Was wirst du an Frankfurt vermissen?
Die Stadt an sich. In Frankfurt habe ich alles, was ich brauche, egal ob Einkaufsmöglichkeiten oder auch gute Restaurants. Frankfurt ist eine richtig schöne Stadt und ich werde sie und die Eintracht generell nie vergessen.

Wie wirst du zukünftig in Argentinien die Eintracht verfolgen?
Durch die Zeitverschiebung werden die Spiele der Eintracht dort sehr früh sein, im Sommer etwa um 11.30 Uhr. Deshalb werde ich wahrscheinlich bei einem guten Frühstück meinen Freunden und ehemaligen Mitspielern von der Eintracht zusehen und hoffen, dass sie auch weiterhin genauso viel Erfolg wie aktuell haben. Ich wünsche der Mannschaft und dem Verein natürlich auch in Zukunft weiterhin ganz viel Erfolg.

Aber mindestens ein Mal wirst du doch definitiv nochmal zurückkommen, oder?
Auf jeden Fall! Ich möchte, wenn es geht, etwa zwei- bis dreimal im Jahr wieder zurück nach Europa und speziell nach Frankfurt kommen, um dort meine vielen Freunde, die ich hier noch immer habe, zu besuchen.

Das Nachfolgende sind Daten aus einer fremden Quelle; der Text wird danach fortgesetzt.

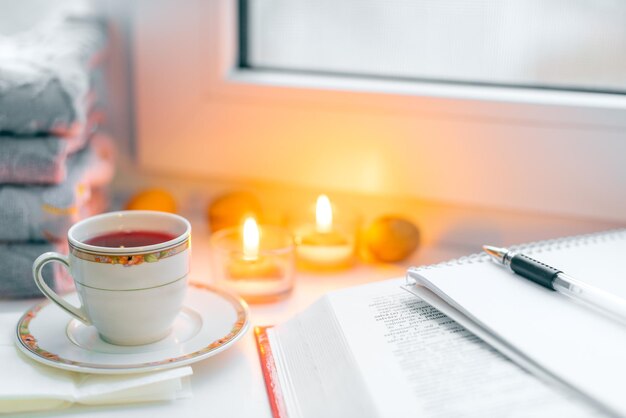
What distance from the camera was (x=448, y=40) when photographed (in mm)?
778

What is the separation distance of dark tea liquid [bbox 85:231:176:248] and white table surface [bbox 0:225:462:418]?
101mm

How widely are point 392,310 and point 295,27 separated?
404mm

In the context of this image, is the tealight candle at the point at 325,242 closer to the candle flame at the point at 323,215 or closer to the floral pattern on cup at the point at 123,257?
the candle flame at the point at 323,215

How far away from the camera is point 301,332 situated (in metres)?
0.55

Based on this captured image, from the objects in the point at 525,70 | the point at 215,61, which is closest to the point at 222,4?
the point at 215,61

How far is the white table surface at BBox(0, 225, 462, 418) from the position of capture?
19.1 inches

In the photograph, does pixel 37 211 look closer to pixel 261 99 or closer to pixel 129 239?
pixel 129 239

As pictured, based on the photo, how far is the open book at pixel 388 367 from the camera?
0.42 m

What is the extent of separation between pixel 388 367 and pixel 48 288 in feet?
0.86

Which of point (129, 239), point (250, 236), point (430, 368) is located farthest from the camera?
point (250, 236)

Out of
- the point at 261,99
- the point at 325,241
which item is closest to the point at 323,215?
the point at 325,241

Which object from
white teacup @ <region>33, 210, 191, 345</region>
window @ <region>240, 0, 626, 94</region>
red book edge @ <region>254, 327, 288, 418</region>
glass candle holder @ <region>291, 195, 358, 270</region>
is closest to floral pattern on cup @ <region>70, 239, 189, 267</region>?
white teacup @ <region>33, 210, 191, 345</region>

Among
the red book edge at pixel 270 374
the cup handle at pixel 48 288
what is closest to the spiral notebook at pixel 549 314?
the red book edge at pixel 270 374

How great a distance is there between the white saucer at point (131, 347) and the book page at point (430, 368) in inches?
3.6
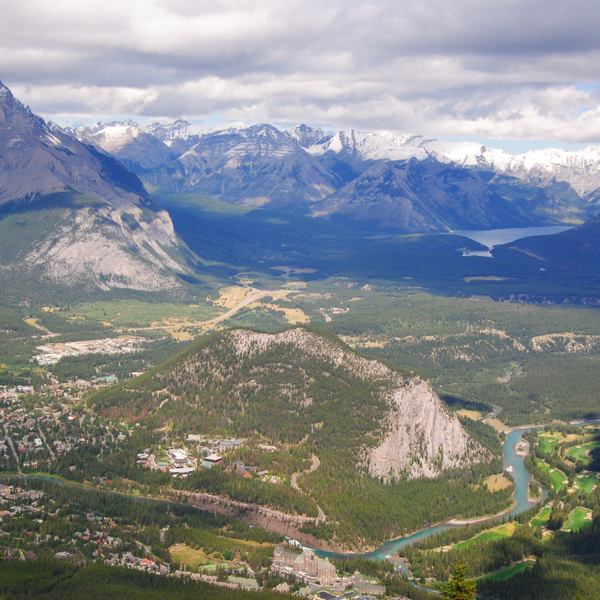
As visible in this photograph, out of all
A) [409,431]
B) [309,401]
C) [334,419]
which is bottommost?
[409,431]

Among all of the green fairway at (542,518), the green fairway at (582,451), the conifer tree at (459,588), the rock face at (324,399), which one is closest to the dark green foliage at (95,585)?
the conifer tree at (459,588)

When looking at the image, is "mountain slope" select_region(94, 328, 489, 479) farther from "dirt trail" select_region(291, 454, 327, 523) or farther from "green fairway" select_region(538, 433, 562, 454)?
"green fairway" select_region(538, 433, 562, 454)

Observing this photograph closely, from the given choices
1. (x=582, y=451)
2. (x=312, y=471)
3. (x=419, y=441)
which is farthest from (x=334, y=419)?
(x=582, y=451)

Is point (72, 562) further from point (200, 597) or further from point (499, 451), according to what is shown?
point (499, 451)

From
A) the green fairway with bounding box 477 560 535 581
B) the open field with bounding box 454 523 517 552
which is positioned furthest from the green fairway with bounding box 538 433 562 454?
the green fairway with bounding box 477 560 535 581

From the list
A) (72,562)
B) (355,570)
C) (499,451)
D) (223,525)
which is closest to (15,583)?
(72,562)

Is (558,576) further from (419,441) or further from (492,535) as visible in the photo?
(419,441)
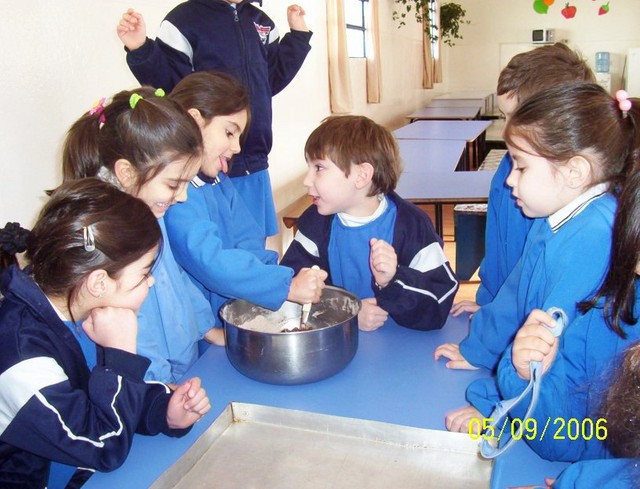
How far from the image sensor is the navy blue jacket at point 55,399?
0.92m

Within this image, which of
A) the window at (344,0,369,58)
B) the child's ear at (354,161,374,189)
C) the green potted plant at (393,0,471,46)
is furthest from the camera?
the green potted plant at (393,0,471,46)

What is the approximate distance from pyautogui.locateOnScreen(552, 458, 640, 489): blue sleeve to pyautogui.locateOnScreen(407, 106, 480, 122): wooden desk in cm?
606

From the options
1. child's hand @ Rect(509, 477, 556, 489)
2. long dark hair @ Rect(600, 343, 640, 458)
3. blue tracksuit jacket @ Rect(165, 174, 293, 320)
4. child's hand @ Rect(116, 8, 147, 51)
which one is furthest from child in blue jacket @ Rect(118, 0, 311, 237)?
long dark hair @ Rect(600, 343, 640, 458)

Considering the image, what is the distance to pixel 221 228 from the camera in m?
1.59

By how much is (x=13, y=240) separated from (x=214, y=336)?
0.50 meters

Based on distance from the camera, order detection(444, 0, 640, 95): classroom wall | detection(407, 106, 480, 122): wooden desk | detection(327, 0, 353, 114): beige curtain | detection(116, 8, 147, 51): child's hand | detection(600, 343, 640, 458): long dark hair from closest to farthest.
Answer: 1. detection(600, 343, 640, 458): long dark hair
2. detection(116, 8, 147, 51): child's hand
3. detection(327, 0, 353, 114): beige curtain
4. detection(407, 106, 480, 122): wooden desk
5. detection(444, 0, 640, 95): classroom wall

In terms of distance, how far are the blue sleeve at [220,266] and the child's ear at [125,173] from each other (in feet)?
0.45

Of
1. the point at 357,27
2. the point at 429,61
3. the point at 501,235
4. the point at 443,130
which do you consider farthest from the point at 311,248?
the point at 429,61

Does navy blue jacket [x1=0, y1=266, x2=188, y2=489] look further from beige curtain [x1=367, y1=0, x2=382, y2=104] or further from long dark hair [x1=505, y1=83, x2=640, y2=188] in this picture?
beige curtain [x1=367, y1=0, x2=382, y2=104]

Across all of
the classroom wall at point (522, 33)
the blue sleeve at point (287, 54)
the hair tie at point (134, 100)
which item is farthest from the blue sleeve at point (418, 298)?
the classroom wall at point (522, 33)

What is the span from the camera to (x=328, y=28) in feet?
Answer: 16.8

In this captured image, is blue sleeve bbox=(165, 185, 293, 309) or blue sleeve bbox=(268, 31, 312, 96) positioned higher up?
blue sleeve bbox=(268, 31, 312, 96)

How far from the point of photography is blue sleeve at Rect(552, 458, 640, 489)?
28.4 inches
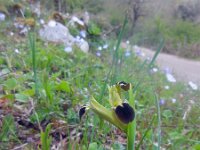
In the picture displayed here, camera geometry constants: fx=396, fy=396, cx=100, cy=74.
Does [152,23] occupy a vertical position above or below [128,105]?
above

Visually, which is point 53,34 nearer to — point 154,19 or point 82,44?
point 82,44

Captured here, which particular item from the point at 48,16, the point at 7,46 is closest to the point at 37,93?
the point at 7,46

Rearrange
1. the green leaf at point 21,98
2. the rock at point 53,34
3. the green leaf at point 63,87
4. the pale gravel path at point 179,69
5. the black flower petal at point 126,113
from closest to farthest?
the black flower petal at point 126,113, the green leaf at point 21,98, the green leaf at point 63,87, the rock at point 53,34, the pale gravel path at point 179,69

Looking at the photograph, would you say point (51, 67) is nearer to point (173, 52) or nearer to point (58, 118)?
point (58, 118)

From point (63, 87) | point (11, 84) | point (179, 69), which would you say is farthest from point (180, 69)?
point (11, 84)

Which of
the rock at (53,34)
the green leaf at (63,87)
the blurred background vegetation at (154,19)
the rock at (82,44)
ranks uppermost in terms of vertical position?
the blurred background vegetation at (154,19)

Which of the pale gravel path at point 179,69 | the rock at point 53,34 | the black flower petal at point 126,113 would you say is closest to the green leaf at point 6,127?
the black flower petal at point 126,113

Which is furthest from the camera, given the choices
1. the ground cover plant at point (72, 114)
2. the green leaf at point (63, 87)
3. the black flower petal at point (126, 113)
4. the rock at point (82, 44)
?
the rock at point (82, 44)

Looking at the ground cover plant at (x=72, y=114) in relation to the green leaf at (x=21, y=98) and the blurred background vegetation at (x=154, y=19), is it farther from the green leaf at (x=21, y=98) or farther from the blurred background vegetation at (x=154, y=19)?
the blurred background vegetation at (x=154, y=19)
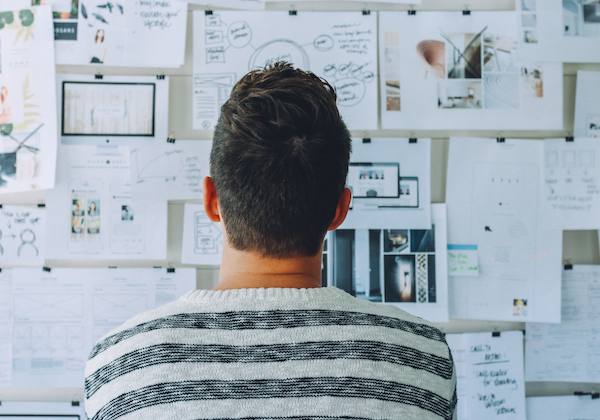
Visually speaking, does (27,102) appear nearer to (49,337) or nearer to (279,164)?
(49,337)

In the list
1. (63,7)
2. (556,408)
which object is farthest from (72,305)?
(556,408)

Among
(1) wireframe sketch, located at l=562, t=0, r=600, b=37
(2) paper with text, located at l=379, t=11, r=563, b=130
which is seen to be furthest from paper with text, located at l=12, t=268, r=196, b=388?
(1) wireframe sketch, located at l=562, t=0, r=600, b=37

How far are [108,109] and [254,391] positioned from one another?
3.01ft

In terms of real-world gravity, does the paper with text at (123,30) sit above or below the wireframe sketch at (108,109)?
above

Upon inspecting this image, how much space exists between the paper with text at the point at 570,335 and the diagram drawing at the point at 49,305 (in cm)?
122

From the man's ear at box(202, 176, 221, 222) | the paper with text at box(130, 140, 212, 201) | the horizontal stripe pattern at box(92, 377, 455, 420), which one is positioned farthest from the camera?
the paper with text at box(130, 140, 212, 201)

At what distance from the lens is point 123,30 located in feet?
3.54

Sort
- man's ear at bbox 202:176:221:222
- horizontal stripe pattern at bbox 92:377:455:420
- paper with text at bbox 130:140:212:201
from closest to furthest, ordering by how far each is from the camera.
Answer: horizontal stripe pattern at bbox 92:377:455:420
man's ear at bbox 202:176:221:222
paper with text at bbox 130:140:212:201

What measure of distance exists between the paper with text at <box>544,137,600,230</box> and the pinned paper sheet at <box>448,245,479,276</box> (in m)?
0.21

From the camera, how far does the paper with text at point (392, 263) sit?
109 centimetres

Ich habe fest vor, im Mai zum Saisonende in Frankfurt zu sein. Wenn zu diesem Zeitpunkt wieder Zuschauer zugelassen werden, werde ich mich entsprechend von ihnen verabschieden. Sollte dies nicht der Fall sein, lasse ich nicht locker und probiere es so lange, bis das Stadion wieder voll ist. Das gehört sich so, das bin ich den Fans, vor denen ich größten Respekt habe, einfach schuldig.

Der Kontakt wird ohnehin nie abreißen, oder?
Natürlich nicht. Es wird sich erst einmal komisch anfühlen, wenn ich in Argentinien bin und damit nicht mehr den gewohnten Kabinenalltag mit den Jungs habe. Aber der Kontakt wird bestehen bleiben, über WhatsApp und FaceTime. Das Handy ist ja stets griffbereit, sodass der Austausch jederzeit stattfinden kann. Ob mit Timmy oder Goncalo, zu dem ich nach wie vor ein gutes Verhältnis habe, oder wem auch immer.